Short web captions
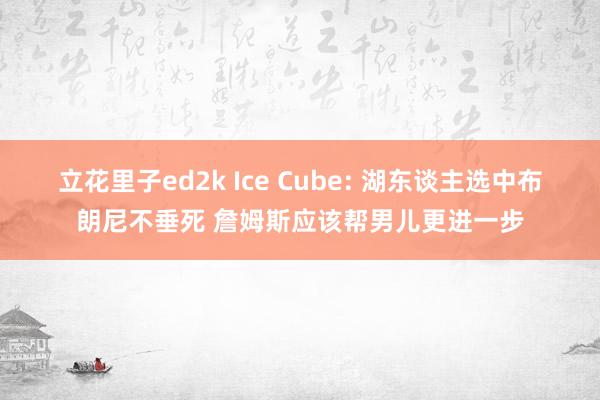 立花里子ed2k Ice Cube: 湖东谈主选中布朗尼不垂死 詹姆斯应该帮男儿更进一步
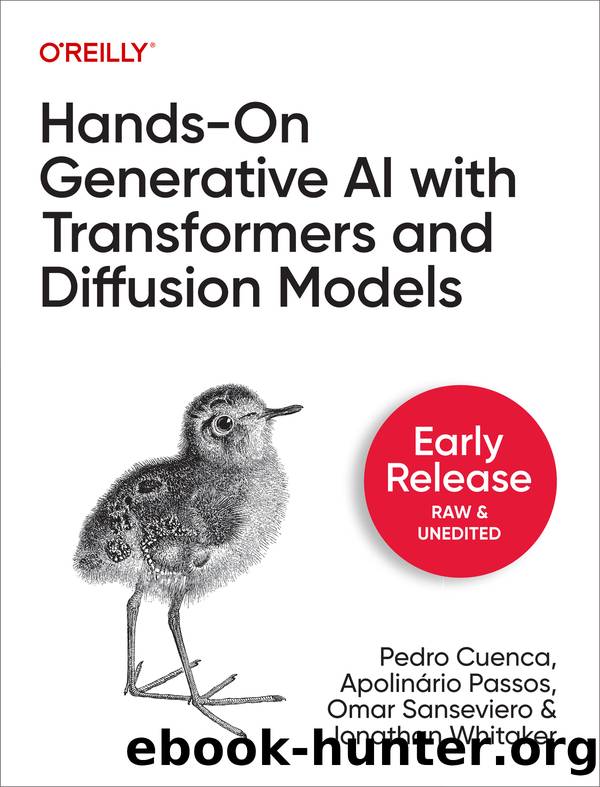 Hands-On Generative AI with Transformers and Diffusion Models by Pedro Cuenca Apolinário Passos Omar Sanseviero and Jonathan Whitaker
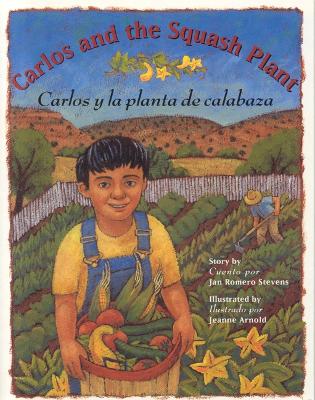 Carlos and the Squash Plant / Carlos y la Planta de Calabaza book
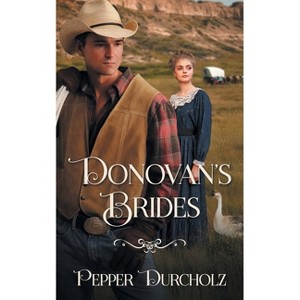 Donovan's Brides - by  Pepper Durcholz (Paperback) - 1 of 1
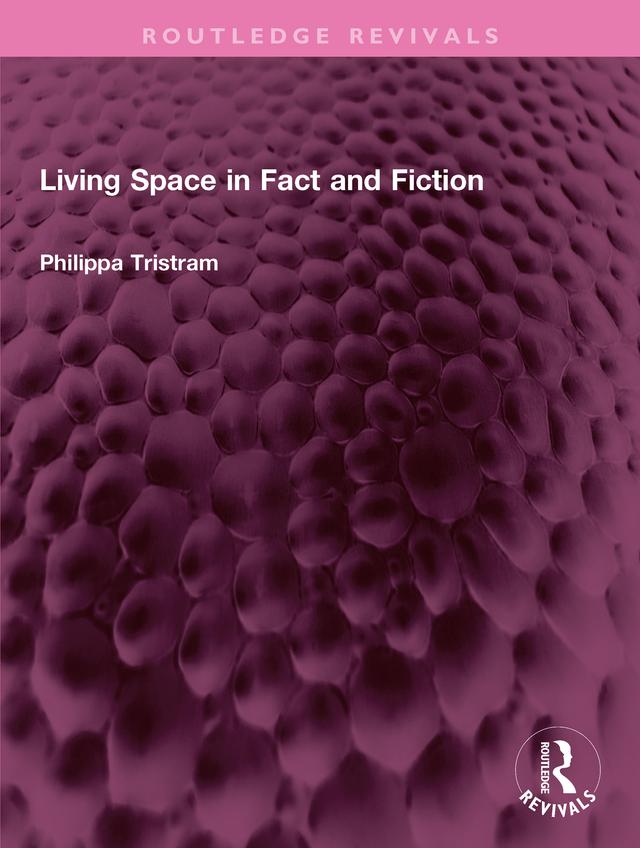 Living Space in Fact and Fiction by Philippa Tristram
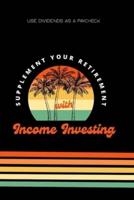Supplement Your Retirement With Income Investing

PROBLEM TO SOLVE: Your job is to repeat every entry exactly, keeping all pictures out of the copy.

RESULT FOR THIS EXERCISE:
 立花里子ed2k Ice Cube: 湖东谈主选中布朗尼不垂死 詹姆斯应该帮男儿更进一步
 Hands-On Generative AI with Transformers and Diffusion Models by Pedro Cuenca Apolinário Passos Omar Sanseviero and Jonathan Whitaker
 Carlos and the Squash Plant / Carlos y la Planta de Calabaza book
 Donovan's Brides - by  Pepper Durcholz (Paperback) - 1 of 1
 Living Space in Fact and Fiction by Philippa Tristram
Supplement Your Retirement With Income Investing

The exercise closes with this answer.